— Objective —
Give back exactly the lines from the "How much distance" line to the final line of the records, and only those, minus any pictures.

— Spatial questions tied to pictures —
start

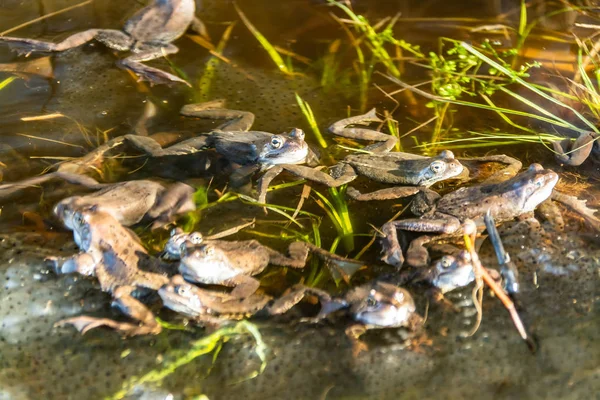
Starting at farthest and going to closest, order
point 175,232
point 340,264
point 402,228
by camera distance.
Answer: point 402,228, point 340,264, point 175,232

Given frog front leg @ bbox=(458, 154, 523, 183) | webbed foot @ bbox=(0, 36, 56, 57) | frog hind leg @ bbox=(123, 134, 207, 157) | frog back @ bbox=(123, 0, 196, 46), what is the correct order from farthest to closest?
frog back @ bbox=(123, 0, 196, 46), webbed foot @ bbox=(0, 36, 56, 57), frog hind leg @ bbox=(123, 134, 207, 157), frog front leg @ bbox=(458, 154, 523, 183)

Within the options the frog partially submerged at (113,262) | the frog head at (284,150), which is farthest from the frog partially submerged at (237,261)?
the frog head at (284,150)

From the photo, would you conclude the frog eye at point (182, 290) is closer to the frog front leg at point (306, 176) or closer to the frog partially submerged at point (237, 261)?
the frog partially submerged at point (237, 261)

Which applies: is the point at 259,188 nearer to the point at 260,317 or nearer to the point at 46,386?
the point at 260,317

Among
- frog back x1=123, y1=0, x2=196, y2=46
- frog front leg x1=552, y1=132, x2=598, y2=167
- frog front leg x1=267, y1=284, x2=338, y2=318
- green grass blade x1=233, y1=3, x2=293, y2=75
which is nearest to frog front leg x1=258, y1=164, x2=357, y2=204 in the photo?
frog front leg x1=267, y1=284, x2=338, y2=318

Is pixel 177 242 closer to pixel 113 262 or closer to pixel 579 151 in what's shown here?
pixel 113 262

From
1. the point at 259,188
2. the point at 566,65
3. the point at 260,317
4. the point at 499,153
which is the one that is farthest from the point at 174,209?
the point at 566,65

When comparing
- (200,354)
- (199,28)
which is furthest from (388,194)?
(199,28)

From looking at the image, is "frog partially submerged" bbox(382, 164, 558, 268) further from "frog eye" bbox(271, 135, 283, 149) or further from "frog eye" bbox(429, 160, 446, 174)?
"frog eye" bbox(271, 135, 283, 149)
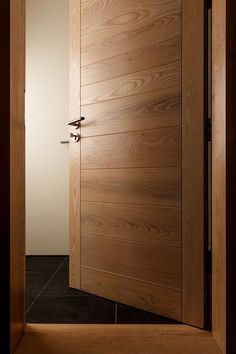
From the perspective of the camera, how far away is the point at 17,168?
1.18 meters

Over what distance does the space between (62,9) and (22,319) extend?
2.35 meters

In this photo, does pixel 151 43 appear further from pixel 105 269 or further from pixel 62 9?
pixel 62 9

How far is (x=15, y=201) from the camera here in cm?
115

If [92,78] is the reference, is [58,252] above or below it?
below

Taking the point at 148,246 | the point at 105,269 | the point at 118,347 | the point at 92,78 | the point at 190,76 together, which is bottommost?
the point at 118,347

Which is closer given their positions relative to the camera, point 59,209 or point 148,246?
point 148,246

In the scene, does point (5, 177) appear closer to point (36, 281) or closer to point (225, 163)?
point (225, 163)

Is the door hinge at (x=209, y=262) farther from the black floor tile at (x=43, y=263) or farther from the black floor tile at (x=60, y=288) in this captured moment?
the black floor tile at (x=43, y=263)

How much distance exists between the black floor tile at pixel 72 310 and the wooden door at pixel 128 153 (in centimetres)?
8

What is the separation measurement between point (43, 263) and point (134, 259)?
3.48ft

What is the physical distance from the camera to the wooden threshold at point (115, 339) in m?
1.15

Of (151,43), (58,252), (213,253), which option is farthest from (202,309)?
(58,252)
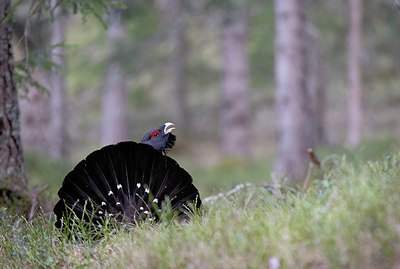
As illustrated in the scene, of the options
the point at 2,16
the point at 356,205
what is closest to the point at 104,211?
the point at 356,205

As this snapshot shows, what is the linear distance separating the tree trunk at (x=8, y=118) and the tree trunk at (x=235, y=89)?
1233cm

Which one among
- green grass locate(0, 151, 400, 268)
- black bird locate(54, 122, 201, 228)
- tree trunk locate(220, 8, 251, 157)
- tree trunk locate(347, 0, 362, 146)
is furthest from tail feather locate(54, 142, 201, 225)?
tree trunk locate(220, 8, 251, 157)

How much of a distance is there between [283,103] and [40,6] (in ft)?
24.6

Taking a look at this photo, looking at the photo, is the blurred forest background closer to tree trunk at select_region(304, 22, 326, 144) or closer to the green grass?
tree trunk at select_region(304, 22, 326, 144)

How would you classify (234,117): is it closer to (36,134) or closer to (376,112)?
(36,134)

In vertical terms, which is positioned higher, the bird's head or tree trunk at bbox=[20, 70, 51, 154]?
the bird's head

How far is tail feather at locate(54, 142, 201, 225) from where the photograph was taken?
4137mm

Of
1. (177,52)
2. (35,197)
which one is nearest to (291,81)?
(35,197)

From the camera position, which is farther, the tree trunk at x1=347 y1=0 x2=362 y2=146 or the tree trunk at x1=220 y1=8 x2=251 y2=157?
the tree trunk at x1=220 y1=8 x2=251 y2=157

end

— Worked answer —
How much distance exists between the black floor tile at pixel 72 310 and the wooden door at pixel 128 153 (in centimetres)?
8

What is the separation measurement between point (43, 263) and point (134, 259)?
3.48ft

What is the physical distance from the camera to the wooden threshold at point (115, 339) in m?
1.15

Of (151,43), (58,252), (213,253), which option is farthest from (202,309)?
(58,252)
As illustrated in the scene, of the options
the point at 2,16
the point at 356,205
what is closest to the point at 104,211?
the point at 356,205

As this snapshot shows, what is the linear distance separating the tree trunk at (x=8, y=118) and the tree trunk at (x=235, y=89)?
1233cm

Which one among
- green grass locate(0, 151, 400, 268)
- black bird locate(54, 122, 201, 228)
- tree trunk locate(220, 8, 251, 157)
- tree trunk locate(347, 0, 362, 146)
is furthest from tail feather locate(54, 142, 201, 225)?
tree trunk locate(220, 8, 251, 157)

How much of a distance is there between [283,103] and [40,6] (in ft)?
24.6

Taking a look at this photo, looking at the photo, is the blurred forest background closer to tree trunk at select_region(304, 22, 326, 144) or closer to the green grass?
tree trunk at select_region(304, 22, 326, 144)

How would you classify (234,117): is it closer to (36,134) or closer to (376,112)?
(36,134)

In vertical terms, which is positioned higher, the bird's head or tree trunk at bbox=[20, 70, 51, 154]?
the bird's head

How far is tail feather at locate(54, 142, 201, 225) from where the photograph was taken?
4137mm

Of
1. (177,52)
2. (35,197)
which one is nearest to (291,81)?
(35,197)

From the camera position, which is farther, the tree trunk at x1=347 y1=0 x2=362 y2=146 or the tree trunk at x1=220 y1=8 x2=251 y2=157?
the tree trunk at x1=220 y1=8 x2=251 y2=157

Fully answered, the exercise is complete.